GN/BN

A reference to the Good News Bad News joke routine that was illustrated in my 6/27/19 posting “The Desert Island Reaper” — seen below in its BN/GN variant, which is often dark or nasty:


From Cyanide and Happiness, a strip that specializes in dark BN/GN jokes

Now: a survey of the BN/GN discussion on this blog, leading to a guest posting by Larry Horn on the topic (which I have edited and amended.

Previously on this channel. In the 6/27 posting, a Rhymes With Orange cartoon with a GN/BN joke in which the BN is unspoken, but implicit in the drawing; two further cartoon examples (a Benjamin Schwartz GN/BN example and a Cyanide and Happiness BN/GN example); plus a query about the history of the routine.

Then in comments:

— Chris Hansen with two GN/BN favorites of his

— from ADS-L, Peter Reitan with a GN/BN example from 1942

— from  ADS-L, Jon Lighter with a GN/BN example from 1936 and Stephen Goranson with a GN/BN example from 1871; plus a note from Garson O’Toole that the 1871 version is an inversion of a conventional BN/GN tale

— from ADS-L, Geoff Nathan on the variant:

The good thing about X is Y.
The bad thing about X is Y.

(conveying that the property Y of X is both good (in one way) and bad (in another); followed by another example of this sort from Maggie Winters

— on ADS-L, Garson O’Toole with a BN/GN anecdote published in 1852 (but attributed to 1837)

All of this drives us back from the American vaudeville and British music hall, where such jokes seem to have been a staple, towards the joke books of the 18th and 19th centuries, about which I know very little.

Notes from Larry Horn.

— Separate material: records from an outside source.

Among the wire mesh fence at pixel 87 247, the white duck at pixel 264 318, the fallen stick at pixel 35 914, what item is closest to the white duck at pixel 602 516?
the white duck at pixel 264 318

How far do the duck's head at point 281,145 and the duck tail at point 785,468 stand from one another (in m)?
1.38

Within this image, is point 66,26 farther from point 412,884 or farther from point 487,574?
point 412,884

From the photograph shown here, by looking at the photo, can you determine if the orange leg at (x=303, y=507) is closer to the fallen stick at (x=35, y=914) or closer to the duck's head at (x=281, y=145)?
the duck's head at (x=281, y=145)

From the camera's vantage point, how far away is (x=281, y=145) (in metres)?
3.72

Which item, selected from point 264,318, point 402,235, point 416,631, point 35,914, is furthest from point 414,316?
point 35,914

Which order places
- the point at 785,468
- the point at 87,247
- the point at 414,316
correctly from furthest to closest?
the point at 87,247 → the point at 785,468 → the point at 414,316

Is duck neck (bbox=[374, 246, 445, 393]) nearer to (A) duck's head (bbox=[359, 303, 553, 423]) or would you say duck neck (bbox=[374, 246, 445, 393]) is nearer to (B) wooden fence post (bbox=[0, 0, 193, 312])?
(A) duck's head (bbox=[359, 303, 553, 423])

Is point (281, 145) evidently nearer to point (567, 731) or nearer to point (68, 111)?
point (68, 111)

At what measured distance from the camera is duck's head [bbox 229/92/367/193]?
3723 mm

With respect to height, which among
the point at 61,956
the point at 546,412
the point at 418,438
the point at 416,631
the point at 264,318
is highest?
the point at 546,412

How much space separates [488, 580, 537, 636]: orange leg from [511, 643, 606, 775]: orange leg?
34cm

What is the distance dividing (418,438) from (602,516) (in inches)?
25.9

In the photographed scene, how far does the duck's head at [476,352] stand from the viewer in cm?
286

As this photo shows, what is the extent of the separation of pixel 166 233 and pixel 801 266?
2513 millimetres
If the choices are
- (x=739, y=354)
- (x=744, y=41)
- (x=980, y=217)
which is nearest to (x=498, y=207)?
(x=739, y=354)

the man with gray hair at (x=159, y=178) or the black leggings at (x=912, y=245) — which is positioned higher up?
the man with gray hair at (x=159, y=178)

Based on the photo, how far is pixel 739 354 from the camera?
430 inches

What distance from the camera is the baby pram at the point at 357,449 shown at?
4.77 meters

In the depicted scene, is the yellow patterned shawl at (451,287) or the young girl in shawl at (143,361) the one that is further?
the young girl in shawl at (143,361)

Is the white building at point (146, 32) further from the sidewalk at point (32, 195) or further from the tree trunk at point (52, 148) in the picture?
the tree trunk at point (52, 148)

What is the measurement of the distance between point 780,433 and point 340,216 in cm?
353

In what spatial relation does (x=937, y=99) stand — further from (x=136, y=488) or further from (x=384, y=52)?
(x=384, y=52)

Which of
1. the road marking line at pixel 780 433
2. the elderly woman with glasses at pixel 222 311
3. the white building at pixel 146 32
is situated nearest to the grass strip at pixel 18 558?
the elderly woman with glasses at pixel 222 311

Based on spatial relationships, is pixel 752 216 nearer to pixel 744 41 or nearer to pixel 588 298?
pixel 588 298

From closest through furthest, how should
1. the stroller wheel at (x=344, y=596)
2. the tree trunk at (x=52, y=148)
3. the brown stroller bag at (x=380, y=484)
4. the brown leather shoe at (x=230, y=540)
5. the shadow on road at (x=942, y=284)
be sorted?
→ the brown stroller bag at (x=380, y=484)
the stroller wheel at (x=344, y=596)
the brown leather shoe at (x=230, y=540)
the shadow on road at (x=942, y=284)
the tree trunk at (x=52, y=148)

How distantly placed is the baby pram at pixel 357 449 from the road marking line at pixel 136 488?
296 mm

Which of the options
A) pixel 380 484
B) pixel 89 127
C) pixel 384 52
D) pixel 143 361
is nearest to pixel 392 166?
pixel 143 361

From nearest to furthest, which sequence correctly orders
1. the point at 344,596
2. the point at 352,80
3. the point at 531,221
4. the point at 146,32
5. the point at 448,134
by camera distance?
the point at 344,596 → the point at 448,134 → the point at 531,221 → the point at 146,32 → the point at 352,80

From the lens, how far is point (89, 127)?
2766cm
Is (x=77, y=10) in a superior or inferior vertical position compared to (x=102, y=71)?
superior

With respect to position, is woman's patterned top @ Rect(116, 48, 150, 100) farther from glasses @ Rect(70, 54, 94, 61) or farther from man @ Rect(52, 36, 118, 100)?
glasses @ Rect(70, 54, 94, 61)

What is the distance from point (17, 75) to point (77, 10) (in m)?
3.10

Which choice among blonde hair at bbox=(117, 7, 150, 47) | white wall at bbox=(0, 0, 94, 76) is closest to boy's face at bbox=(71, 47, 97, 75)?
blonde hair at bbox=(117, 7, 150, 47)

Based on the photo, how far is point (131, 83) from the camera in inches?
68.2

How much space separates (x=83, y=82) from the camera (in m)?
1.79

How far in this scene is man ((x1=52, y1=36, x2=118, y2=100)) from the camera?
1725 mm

In e-mail to me this morning; reproduced here with permission (and my editing):

1) In the classic GN/BN joke, the BN usually comes second (as the category name implies), overwhelming and often canceling the effect of the GN

[AZ: There are tons of websites with examples of the joke form, some entirely verbal, some developed into cartoons; most have the GN/BN form, with minor variations in the syntax of the two portions of the joke, for instance:

I have / I’ve got  good news (for you) and bad news: the good news is … and the bad news is …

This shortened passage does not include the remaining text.